Grindrod‚ a JSE-listed freight and logistics service provider‚ through its wholly owned subsidiary Grindrod Mauritius‚ will work with Zambia's Northwest Rail Company to build‚ operate and maintain a new 590km Cape gauge railway from Chingola in the Zambian copperbelt to the Angolan border.
Zambia's battered railway infrastructure will get a boost from plans to open a new line between the copperbelt and Angola. Image: RaillyNews
The estimated capital cost of the first phase isUS $489m.

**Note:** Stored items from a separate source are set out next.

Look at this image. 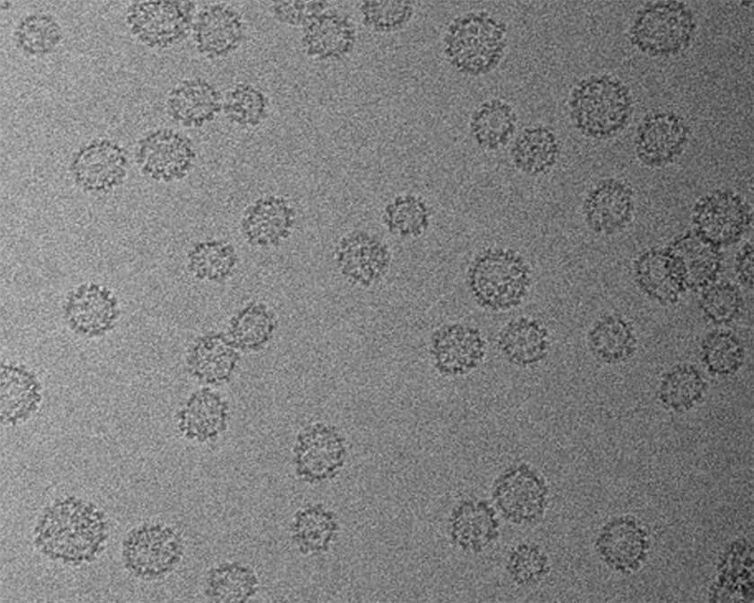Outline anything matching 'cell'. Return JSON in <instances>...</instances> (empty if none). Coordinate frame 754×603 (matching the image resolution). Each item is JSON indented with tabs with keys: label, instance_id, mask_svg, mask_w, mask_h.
<instances>
[{
	"label": "cell",
	"instance_id": "1",
	"mask_svg": "<svg viewBox=\"0 0 754 603\" xmlns=\"http://www.w3.org/2000/svg\"><path fill=\"white\" fill-rule=\"evenodd\" d=\"M443 42L446 58L455 69L469 75H485L505 54L507 26L485 11L466 13L451 22Z\"/></svg>",
	"mask_w": 754,
	"mask_h": 603
},
{
	"label": "cell",
	"instance_id": "2",
	"mask_svg": "<svg viewBox=\"0 0 754 603\" xmlns=\"http://www.w3.org/2000/svg\"><path fill=\"white\" fill-rule=\"evenodd\" d=\"M569 106L576 129L596 139L611 137L622 130L633 111L629 89L607 75L581 80L572 91Z\"/></svg>",
	"mask_w": 754,
	"mask_h": 603
},
{
	"label": "cell",
	"instance_id": "3",
	"mask_svg": "<svg viewBox=\"0 0 754 603\" xmlns=\"http://www.w3.org/2000/svg\"><path fill=\"white\" fill-rule=\"evenodd\" d=\"M531 281L524 259L512 250L493 248L483 252L472 262L468 286L475 301L492 311L518 306Z\"/></svg>",
	"mask_w": 754,
	"mask_h": 603
},
{
	"label": "cell",
	"instance_id": "4",
	"mask_svg": "<svg viewBox=\"0 0 754 603\" xmlns=\"http://www.w3.org/2000/svg\"><path fill=\"white\" fill-rule=\"evenodd\" d=\"M695 28L694 14L685 3L658 1L647 4L637 13L629 37L641 52L669 57L689 46Z\"/></svg>",
	"mask_w": 754,
	"mask_h": 603
},
{
	"label": "cell",
	"instance_id": "5",
	"mask_svg": "<svg viewBox=\"0 0 754 603\" xmlns=\"http://www.w3.org/2000/svg\"><path fill=\"white\" fill-rule=\"evenodd\" d=\"M194 4L189 1H135L126 11L130 32L144 45L165 49L183 40L192 29Z\"/></svg>",
	"mask_w": 754,
	"mask_h": 603
},
{
	"label": "cell",
	"instance_id": "6",
	"mask_svg": "<svg viewBox=\"0 0 754 603\" xmlns=\"http://www.w3.org/2000/svg\"><path fill=\"white\" fill-rule=\"evenodd\" d=\"M135 161L146 178L172 182L185 178L196 161L192 141L172 129H157L137 142Z\"/></svg>",
	"mask_w": 754,
	"mask_h": 603
},
{
	"label": "cell",
	"instance_id": "7",
	"mask_svg": "<svg viewBox=\"0 0 754 603\" xmlns=\"http://www.w3.org/2000/svg\"><path fill=\"white\" fill-rule=\"evenodd\" d=\"M692 220L694 231L720 248L741 238L750 226L752 211L740 195L717 190L696 202Z\"/></svg>",
	"mask_w": 754,
	"mask_h": 603
},
{
	"label": "cell",
	"instance_id": "8",
	"mask_svg": "<svg viewBox=\"0 0 754 603\" xmlns=\"http://www.w3.org/2000/svg\"><path fill=\"white\" fill-rule=\"evenodd\" d=\"M123 558L136 575L155 579L171 572L180 562L182 545L170 528L146 524L134 529L125 539Z\"/></svg>",
	"mask_w": 754,
	"mask_h": 603
},
{
	"label": "cell",
	"instance_id": "9",
	"mask_svg": "<svg viewBox=\"0 0 754 603\" xmlns=\"http://www.w3.org/2000/svg\"><path fill=\"white\" fill-rule=\"evenodd\" d=\"M120 305L106 286L85 282L67 296L63 315L67 327L84 338H97L111 332L120 317Z\"/></svg>",
	"mask_w": 754,
	"mask_h": 603
},
{
	"label": "cell",
	"instance_id": "10",
	"mask_svg": "<svg viewBox=\"0 0 754 603\" xmlns=\"http://www.w3.org/2000/svg\"><path fill=\"white\" fill-rule=\"evenodd\" d=\"M547 489L540 475L526 464L503 472L492 486V498L502 515L516 524L538 519L545 510Z\"/></svg>",
	"mask_w": 754,
	"mask_h": 603
},
{
	"label": "cell",
	"instance_id": "11",
	"mask_svg": "<svg viewBox=\"0 0 754 603\" xmlns=\"http://www.w3.org/2000/svg\"><path fill=\"white\" fill-rule=\"evenodd\" d=\"M127 170L125 149L110 139H95L81 146L70 164L75 183L91 193L107 192L120 186Z\"/></svg>",
	"mask_w": 754,
	"mask_h": 603
},
{
	"label": "cell",
	"instance_id": "12",
	"mask_svg": "<svg viewBox=\"0 0 754 603\" xmlns=\"http://www.w3.org/2000/svg\"><path fill=\"white\" fill-rule=\"evenodd\" d=\"M689 129L682 117L671 111L647 114L635 137V154L647 166L660 167L679 156L688 140Z\"/></svg>",
	"mask_w": 754,
	"mask_h": 603
},
{
	"label": "cell",
	"instance_id": "13",
	"mask_svg": "<svg viewBox=\"0 0 754 603\" xmlns=\"http://www.w3.org/2000/svg\"><path fill=\"white\" fill-rule=\"evenodd\" d=\"M485 350L480 330L462 324L443 325L431 337L434 365L447 376L466 375L476 368L484 358Z\"/></svg>",
	"mask_w": 754,
	"mask_h": 603
},
{
	"label": "cell",
	"instance_id": "14",
	"mask_svg": "<svg viewBox=\"0 0 754 603\" xmlns=\"http://www.w3.org/2000/svg\"><path fill=\"white\" fill-rule=\"evenodd\" d=\"M244 22L240 13L225 4L202 7L192 24V39L203 56L216 59L228 56L241 44Z\"/></svg>",
	"mask_w": 754,
	"mask_h": 603
},
{
	"label": "cell",
	"instance_id": "15",
	"mask_svg": "<svg viewBox=\"0 0 754 603\" xmlns=\"http://www.w3.org/2000/svg\"><path fill=\"white\" fill-rule=\"evenodd\" d=\"M634 210V192L624 182L607 179L587 195L583 214L588 226L598 234L611 235L624 228Z\"/></svg>",
	"mask_w": 754,
	"mask_h": 603
},
{
	"label": "cell",
	"instance_id": "16",
	"mask_svg": "<svg viewBox=\"0 0 754 603\" xmlns=\"http://www.w3.org/2000/svg\"><path fill=\"white\" fill-rule=\"evenodd\" d=\"M297 471L307 480H323L342 466L345 448L334 430L323 423L305 429L295 449Z\"/></svg>",
	"mask_w": 754,
	"mask_h": 603
},
{
	"label": "cell",
	"instance_id": "17",
	"mask_svg": "<svg viewBox=\"0 0 754 603\" xmlns=\"http://www.w3.org/2000/svg\"><path fill=\"white\" fill-rule=\"evenodd\" d=\"M634 277L641 289L662 305L678 302L687 290L683 269L666 248H652L634 262Z\"/></svg>",
	"mask_w": 754,
	"mask_h": 603
},
{
	"label": "cell",
	"instance_id": "18",
	"mask_svg": "<svg viewBox=\"0 0 754 603\" xmlns=\"http://www.w3.org/2000/svg\"><path fill=\"white\" fill-rule=\"evenodd\" d=\"M169 116L184 127L200 128L214 120L223 101L218 90L201 77L180 82L168 93L165 102Z\"/></svg>",
	"mask_w": 754,
	"mask_h": 603
},
{
	"label": "cell",
	"instance_id": "19",
	"mask_svg": "<svg viewBox=\"0 0 754 603\" xmlns=\"http://www.w3.org/2000/svg\"><path fill=\"white\" fill-rule=\"evenodd\" d=\"M295 223V210L279 196L258 199L249 205L241 220L244 238L252 245L265 247L279 244L287 238Z\"/></svg>",
	"mask_w": 754,
	"mask_h": 603
},
{
	"label": "cell",
	"instance_id": "20",
	"mask_svg": "<svg viewBox=\"0 0 754 603\" xmlns=\"http://www.w3.org/2000/svg\"><path fill=\"white\" fill-rule=\"evenodd\" d=\"M386 246L368 234L358 232L345 236L337 249L341 272L349 279L368 286L382 277L389 264Z\"/></svg>",
	"mask_w": 754,
	"mask_h": 603
},
{
	"label": "cell",
	"instance_id": "21",
	"mask_svg": "<svg viewBox=\"0 0 754 603\" xmlns=\"http://www.w3.org/2000/svg\"><path fill=\"white\" fill-rule=\"evenodd\" d=\"M667 249L683 269L687 289L705 288L714 283L722 270L720 248L695 231L679 235Z\"/></svg>",
	"mask_w": 754,
	"mask_h": 603
},
{
	"label": "cell",
	"instance_id": "22",
	"mask_svg": "<svg viewBox=\"0 0 754 603\" xmlns=\"http://www.w3.org/2000/svg\"><path fill=\"white\" fill-rule=\"evenodd\" d=\"M1 421L15 425L29 419L41 401V387L37 377L23 366H1Z\"/></svg>",
	"mask_w": 754,
	"mask_h": 603
},
{
	"label": "cell",
	"instance_id": "23",
	"mask_svg": "<svg viewBox=\"0 0 754 603\" xmlns=\"http://www.w3.org/2000/svg\"><path fill=\"white\" fill-rule=\"evenodd\" d=\"M643 531L627 519L608 523L599 533L596 547L601 558L619 571L635 569L646 550Z\"/></svg>",
	"mask_w": 754,
	"mask_h": 603
},
{
	"label": "cell",
	"instance_id": "24",
	"mask_svg": "<svg viewBox=\"0 0 754 603\" xmlns=\"http://www.w3.org/2000/svg\"><path fill=\"white\" fill-rule=\"evenodd\" d=\"M549 346L546 328L536 319L520 317L509 322L500 332L498 347L513 365L528 367L544 359Z\"/></svg>",
	"mask_w": 754,
	"mask_h": 603
},
{
	"label": "cell",
	"instance_id": "25",
	"mask_svg": "<svg viewBox=\"0 0 754 603\" xmlns=\"http://www.w3.org/2000/svg\"><path fill=\"white\" fill-rule=\"evenodd\" d=\"M227 405L208 388L193 393L178 414L181 432L190 439L206 441L226 428Z\"/></svg>",
	"mask_w": 754,
	"mask_h": 603
},
{
	"label": "cell",
	"instance_id": "26",
	"mask_svg": "<svg viewBox=\"0 0 754 603\" xmlns=\"http://www.w3.org/2000/svg\"><path fill=\"white\" fill-rule=\"evenodd\" d=\"M355 40L351 23L339 13H321L304 29L306 53L317 59L336 58L350 50Z\"/></svg>",
	"mask_w": 754,
	"mask_h": 603
},
{
	"label": "cell",
	"instance_id": "27",
	"mask_svg": "<svg viewBox=\"0 0 754 603\" xmlns=\"http://www.w3.org/2000/svg\"><path fill=\"white\" fill-rule=\"evenodd\" d=\"M233 344L219 334L197 339L187 357L191 375L207 383L227 379L238 359Z\"/></svg>",
	"mask_w": 754,
	"mask_h": 603
},
{
	"label": "cell",
	"instance_id": "28",
	"mask_svg": "<svg viewBox=\"0 0 754 603\" xmlns=\"http://www.w3.org/2000/svg\"><path fill=\"white\" fill-rule=\"evenodd\" d=\"M560 146L555 134L547 127L524 129L516 137L510 151L515 166L528 175L548 172L557 162Z\"/></svg>",
	"mask_w": 754,
	"mask_h": 603
},
{
	"label": "cell",
	"instance_id": "29",
	"mask_svg": "<svg viewBox=\"0 0 754 603\" xmlns=\"http://www.w3.org/2000/svg\"><path fill=\"white\" fill-rule=\"evenodd\" d=\"M517 125V115L507 102L490 99L473 112L470 119L471 134L486 150L503 147L512 137Z\"/></svg>",
	"mask_w": 754,
	"mask_h": 603
},
{
	"label": "cell",
	"instance_id": "30",
	"mask_svg": "<svg viewBox=\"0 0 754 603\" xmlns=\"http://www.w3.org/2000/svg\"><path fill=\"white\" fill-rule=\"evenodd\" d=\"M452 534L463 548L480 551L496 539L498 521L486 502H464L453 514Z\"/></svg>",
	"mask_w": 754,
	"mask_h": 603
},
{
	"label": "cell",
	"instance_id": "31",
	"mask_svg": "<svg viewBox=\"0 0 754 603\" xmlns=\"http://www.w3.org/2000/svg\"><path fill=\"white\" fill-rule=\"evenodd\" d=\"M588 341L593 355L609 364L626 360L634 352L636 345L629 323L616 315L598 320L589 332Z\"/></svg>",
	"mask_w": 754,
	"mask_h": 603
},
{
	"label": "cell",
	"instance_id": "32",
	"mask_svg": "<svg viewBox=\"0 0 754 603\" xmlns=\"http://www.w3.org/2000/svg\"><path fill=\"white\" fill-rule=\"evenodd\" d=\"M14 42L23 53L41 56L52 52L61 42L63 33L49 13L36 12L22 17L15 27Z\"/></svg>",
	"mask_w": 754,
	"mask_h": 603
},
{
	"label": "cell",
	"instance_id": "33",
	"mask_svg": "<svg viewBox=\"0 0 754 603\" xmlns=\"http://www.w3.org/2000/svg\"><path fill=\"white\" fill-rule=\"evenodd\" d=\"M258 589L257 578L251 568L238 563H224L211 570L207 593L219 602H244Z\"/></svg>",
	"mask_w": 754,
	"mask_h": 603
},
{
	"label": "cell",
	"instance_id": "34",
	"mask_svg": "<svg viewBox=\"0 0 754 603\" xmlns=\"http://www.w3.org/2000/svg\"><path fill=\"white\" fill-rule=\"evenodd\" d=\"M706 384L692 365H677L662 377L660 386L661 402L675 411L688 410L703 396Z\"/></svg>",
	"mask_w": 754,
	"mask_h": 603
},
{
	"label": "cell",
	"instance_id": "35",
	"mask_svg": "<svg viewBox=\"0 0 754 603\" xmlns=\"http://www.w3.org/2000/svg\"><path fill=\"white\" fill-rule=\"evenodd\" d=\"M188 268L199 279L219 281L226 279L236 263L235 248L226 242L196 244L187 256Z\"/></svg>",
	"mask_w": 754,
	"mask_h": 603
},
{
	"label": "cell",
	"instance_id": "36",
	"mask_svg": "<svg viewBox=\"0 0 754 603\" xmlns=\"http://www.w3.org/2000/svg\"><path fill=\"white\" fill-rule=\"evenodd\" d=\"M701 357L709 372L718 376L735 374L744 361V349L732 333L714 330L701 344Z\"/></svg>",
	"mask_w": 754,
	"mask_h": 603
},
{
	"label": "cell",
	"instance_id": "37",
	"mask_svg": "<svg viewBox=\"0 0 754 603\" xmlns=\"http://www.w3.org/2000/svg\"><path fill=\"white\" fill-rule=\"evenodd\" d=\"M275 328L273 315L262 304H251L243 309L230 324L233 343L255 350L263 345Z\"/></svg>",
	"mask_w": 754,
	"mask_h": 603
},
{
	"label": "cell",
	"instance_id": "38",
	"mask_svg": "<svg viewBox=\"0 0 754 603\" xmlns=\"http://www.w3.org/2000/svg\"><path fill=\"white\" fill-rule=\"evenodd\" d=\"M268 102L257 87L240 84L231 89L223 101L226 118L235 124L254 127L262 122L267 114Z\"/></svg>",
	"mask_w": 754,
	"mask_h": 603
},
{
	"label": "cell",
	"instance_id": "39",
	"mask_svg": "<svg viewBox=\"0 0 754 603\" xmlns=\"http://www.w3.org/2000/svg\"><path fill=\"white\" fill-rule=\"evenodd\" d=\"M385 222L389 230L401 236H418L429 226L425 202L411 194L395 198L385 209Z\"/></svg>",
	"mask_w": 754,
	"mask_h": 603
},
{
	"label": "cell",
	"instance_id": "40",
	"mask_svg": "<svg viewBox=\"0 0 754 603\" xmlns=\"http://www.w3.org/2000/svg\"><path fill=\"white\" fill-rule=\"evenodd\" d=\"M742 306L741 291L728 282L709 285L704 288L699 300L705 316L715 324H728L734 320Z\"/></svg>",
	"mask_w": 754,
	"mask_h": 603
},
{
	"label": "cell",
	"instance_id": "41",
	"mask_svg": "<svg viewBox=\"0 0 754 603\" xmlns=\"http://www.w3.org/2000/svg\"><path fill=\"white\" fill-rule=\"evenodd\" d=\"M334 525L333 518L324 510L315 507L306 509L296 518V541L306 552L320 550L329 542Z\"/></svg>",
	"mask_w": 754,
	"mask_h": 603
},
{
	"label": "cell",
	"instance_id": "42",
	"mask_svg": "<svg viewBox=\"0 0 754 603\" xmlns=\"http://www.w3.org/2000/svg\"><path fill=\"white\" fill-rule=\"evenodd\" d=\"M364 23L376 31L395 30L407 22L413 13L411 2L368 1L360 6Z\"/></svg>",
	"mask_w": 754,
	"mask_h": 603
},
{
	"label": "cell",
	"instance_id": "43",
	"mask_svg": "<svg viewBox=\"0 0 754 603\" xmlns=\"http://www.w3.org/2000/svg\"><path fill=\"white\" fill-rule=\"evenodd\" d=\"M507 569L518 583L529 584L546 574L547 559L537 545L523 544L510 554Z\"/></svg>",
	"mask_w": 754,
	"mask_h": 603
},
{
	"label": "cell",
	"instance_id": "44",
	"mask_svg": "<svg viewBox=\"0 0 754 603\" xmlns=\"http://www.w3.org/2000/svg\"><path fill=\"white\" fill-rule=\"evenodd\" d=\"M325 4V2H274L271 9L274 17L280 22L290 25H306L323 13Z\"/></svg>",
	"mask_w": 754,
	"mask_h": 603
},
{
	"label": "cell",
	"instance_id": "45",
	"mask_svg": "<svg viewBox=\"0 0 754 603\" xmlns=\"http://www.w3.org/2000/svg\"><path fill=\"white\" fill-rule=\"evenodd\" d=\"M735 270L740 281L749 288H753V245L745 244L735 257Z\"/></svg>",
	"mask_w": 754,
	"mask_h": 603
}]
</instances>
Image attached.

Phase two will cost about US$500m.
These exclusive rights were granted to Northwest Rail Company by the Zambian government in July 2006. An agreement signed this week will enable the parties to conclude a bankable feasibility study‚ which is currently under way.
"I have been developing this project for a number of years and the synergies with Grindrod's rail businesses means we will be able to bring this project to being in the shortest possible time‚" said Enoch Kavindele‚ a former Zambian vice-president and founder and owner of Northwest Rail Company.
The railway is to be built in two phases‚ with the first phase extending from Chingola to the Kansanshi‚ Lumwana and Kalumbila mines‚ and the second to connect with the Benguela line on the Zambia-Angola border near Jimbe.
The first phase is intended to service existing ore and finished copper traffic.
The second is intended to open up a direct corridor to Lobito‚ which would allow landlocked Zambia to import oil directly from Angola‚ and to stimulate further mining activity in the western copperbelt.
Feasibility study underway
Consultancy KPMG's infrastructure and major projects team have developed the project with Northwest Rail Company over the last year‚ and have facilitated closure of the deal.
Subject to the conclusion of the phase one bankable feasibility study‚ construction is expected to start this year.
Grindrod's rail division operates railways and builds‚ refurbishes and maintains locomotives and wagons. It also provides rail signalling systems and constructs and maintains track infrastructure.
"We have spent the last few years developing our rail capabilities and growing our capacity to participate in the growth in the Africa rail sector‚" said James Holley‚ chief executive of Grindrod's rail division.
Dave Rennie‚ chief executive of Grindrod's freight services unit for ports and rail‚ said the investment will enable Grindrod to complement existing investments in the regional north-south rail corridor and port operations in Maputo‚ Richards Bay and Durban.